Besonders divers war es um das Wahlrecht in den Staaten des Deutschen Bundes bestellt. Nach dem Sieg über Frankreich 1815 waren hier alte Privilegien wiederhergestellt worden. In den 39 Bundesstaaten gab es Landtage mit zwei Kammern, die aus Mitgliedern des Adels, der Kirche, und Vertretern der Städte bestanden. Auch Wohlhabende und Gebildete, die das Bürgerrecht besaßen, wurden in die Landtage gewählt. Die Landtage, die als Volksvertretung fungieren sollten, konnten aber jederzeit aufgelöst und ihre Gesetze zurückgezogen werden. Deshalb stand während der Revolution auch im Deutschen Bund das Wahlrecht im Mittelpunkt der politischen Forderungen. Die Macht sollte in Zukunft bei der Bevölkerung liegen. Das erste – allerdings nur von Männern – frei gewählte gesamtdeutsche Parlament, die Frankfurter Nationalversammlung, beschloss 1849 eine Verfassung. Sie sah das allgemeine Wahlrecht und Grundrechte für alle Bürger vor. Das Frauenwahlrecht war im Verfassungsentwurf nicht aufgenommen worden. Das Wahlrecht wurde an Besitz gebunden. Hausbesitz und Einkommen bestimmten, wer wählen durfte und wie viel die Stimme zählte. Die gesamtdeutsche Verfassung und deren Wahlrecht trat jedoch nie in Kraft. Vor allem die den Deutschen Bund dominierenden Großmächte Preußen und Österreich lehnten sie ab. Viele Bundesstaaten, darunter das einflussreiche Preußen, besaßen nach Niederschlagung der Revolution 1848/49 ein Dreiklassenwahlrecht. Dies bedeutete, dass trotz sehr unterschiedlicher Anteile an der Gesamtbevölkerung die drei Einkommensklassen den gleichen Einfluss auf die Besetzung der Parlamente hatten.

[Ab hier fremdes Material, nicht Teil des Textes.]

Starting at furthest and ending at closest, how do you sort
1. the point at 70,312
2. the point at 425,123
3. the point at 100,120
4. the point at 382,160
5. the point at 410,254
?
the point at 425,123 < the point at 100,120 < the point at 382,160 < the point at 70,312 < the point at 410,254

Deutschland stand mit seinem exklusiven Wahlrecht global gesehen nicht allein da. Auch in den USA hatten bei den Präsidentschaftswahlen nur eine Minderheit der Gesamtbevölkerung das Wahlrecht, weil Frauen, versklavte Menschen und die indigene Bevölkerung ausgeschlossen waren. Selbst weite Teile der revolutionären Bewegung wollten daran nichts ändern. Der Ruf nach dem Frauenwahlrecht war nur vereinzelt zu hören. Männer machten sich viel eher darüber lustig. Als erste Frauen überhaupt durften 1893 die Neuseeländerinnen wählen. Es folgten die Frauen in Australien (1902), wo aber Indigene bis 1962 ausgeschlossen blieben. In Europa wählten als erste die Frauen in Finnland (1906) und zuletzt die Frauen in der Schweiz (1971), in Portugal (1974) und in Liechtenstein (1984). In Deutschland wurde das Frauenwahlrecht 1919 eingeführt. 1920 durften auch die US-Amerikanerinnen wählen.